Building a data pipeline#
import lumen
import panel as pn
pn.extension('tabulator')
Lumen dashboards are a powerful, declarative way to write data-driven applications and dashboards. However Lumen components also provide a powerful abstraction that can be leveraged independently of a full dashboard YAML specification. Specifically the Pipeline
component offers an extremely powerful basis for building data transformations that can either be used to power analysis pipelines or to drive visual components we can render in a notebook or a custom Panel dashboard. In this section we will discover how to leverage pipelines in this way.
First however we need to understand how Pipelines work, specifically the order in which operations are applied. In particular we need to distinguish between operations that are applied by the Source
and operations that are applied to data returned by the Source
. This is because various Source
types support data queries and in the case of SQL based Source
may also support arbitrary SQL transforms. This means that the Pipeline
will first call the Source.get
method with state of the Filter
and SQLTransform
components allowing the Source
to optimize the filter queries and transforms and return the data, once the data is returned as a DataFrame
the declared Transform
stages will be applied in sequence.
Declaring a pipeline#
Just like any other component in Lumen Pipeline
components can be built using a declarative specification. Let us for example build a Pipeline
that starts with a FileSource
and applies a number of filters and transforms.

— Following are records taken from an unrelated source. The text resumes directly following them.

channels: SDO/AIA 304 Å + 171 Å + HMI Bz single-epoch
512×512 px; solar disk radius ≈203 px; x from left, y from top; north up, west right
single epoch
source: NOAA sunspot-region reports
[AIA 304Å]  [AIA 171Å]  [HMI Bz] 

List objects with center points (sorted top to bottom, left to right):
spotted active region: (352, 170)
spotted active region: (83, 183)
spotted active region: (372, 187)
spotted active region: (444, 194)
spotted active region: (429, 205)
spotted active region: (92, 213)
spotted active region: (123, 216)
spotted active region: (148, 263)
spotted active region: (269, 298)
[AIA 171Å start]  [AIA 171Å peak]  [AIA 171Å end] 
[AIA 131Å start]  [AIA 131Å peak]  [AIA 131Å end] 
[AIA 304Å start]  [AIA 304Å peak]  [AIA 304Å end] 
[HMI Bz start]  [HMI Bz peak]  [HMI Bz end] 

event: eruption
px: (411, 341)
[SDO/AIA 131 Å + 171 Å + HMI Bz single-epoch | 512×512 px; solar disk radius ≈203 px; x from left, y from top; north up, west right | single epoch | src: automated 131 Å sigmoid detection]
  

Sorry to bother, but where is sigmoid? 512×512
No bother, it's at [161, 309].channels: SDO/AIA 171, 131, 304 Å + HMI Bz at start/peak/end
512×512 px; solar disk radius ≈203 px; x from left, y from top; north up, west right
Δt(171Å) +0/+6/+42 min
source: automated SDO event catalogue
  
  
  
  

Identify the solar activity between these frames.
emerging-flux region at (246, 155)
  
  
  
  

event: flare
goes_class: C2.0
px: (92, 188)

from lumen.pipeline import Pipeline
data_url = 'https://datasets.holoviz.org/penguins/v1/penguins.csv'
pipeline = Pipeline.from_spec({
'source': {
'type': 'file',
'tables': {
'penguins': data_url
}
},
'filters': [
{'type': 'widget', 'field': 'species'},
{'type': 'widget', 'field': 'island'},
{'type': 'widget', 'field': 'sex'},
{'type': 'widget', 'field': 'year'}
],
'transforms': [
{'type': 'aggregate', 'method': 'mean', 'by': ['species', 'sex', 'year']}
]
})
Once declared we can inspect the current data
easily:
pipeline.data
Note that a Pipeline
updates dynamically if any Source
, Filter
or Transform
is changed or updated. In the pipeline above we declared ‘widget’ filters which we can render by accessing the control_panel
property. To view the dynamically updating data can instantiate a lumen.views.Table
component. In a live notebook we will now get an interactive application letting us dynamically filter the data and view the result.
from lumen.views import Table
pn.Row(pipeline.control_panel, Table(pipeline=pipeline, pagination='remote'))
Note that since a Pipeline
is a Parameterized object we can pass the data
parameter to a Panel component e.g. here we bind the data to a DataFrame
pane:
pn.Row(
pipeline.control_panel,
pn.pane.DataFrame(pipeline.param.data, width=800)
)
Programmatically building pipelines#
A Pipeline
does not have to be built using the declarative specification, instead we can programmatically build the same pipeline:
from lumen.sources import FileSource
source = FileSource(tables={'penguins': data_url})
pipeline = Pipeline(source=source, table='penguins')
pipeline.add_filter('widget', field='species')
pipeline.add_filter('widget', field='island')
pipeline.add_filter('widget', field='sex')
pipeline.add_filter('widget', field='year')
pipeline
Automatic filters#
By setting filters='auto'
we can also have Lumen automatically generate filters for all available columns:
Pipeline(source=source, table='penguins', filters='auto')
Chaining pipelines#
In some cases you will want to build branching pipelines, e.g. in an initial stage you filter the data and display it and in another stage you aggregate your data.
from lumen.transforms import Aggregate
agg_pipeline = pipeline.chain(transforms=[Aggregate(method='mean', by=['species', 'year'])])
agg_pipeline.data
By chaining the Pipeline
we can share computations between different stages, i.e. the filtering step still occurs in the first stage.
Building a dashboard#
One of the major benefits of the Pipeline
architecture is that it allows Lumen components to be used outside of the context of a Lumen application. This makes it possible to build custom dashboards while still leveraging the power of all Lumen components. Let us compose a simple dashboard application driven by the pipeline we defined above.
from lumen.views import hvPlotUIView
pn.Row(
pipeline.control_panel.servable(area='sidebar'),
pn.Tabs(
('Plot', hvPlotUIView(pipeline=pipeline, kind='scatter', x='bill_length_mm', y='bill_depth_mm', by='species')),
('Table', Table(pipeline=agg_pipeline))
).servable()
)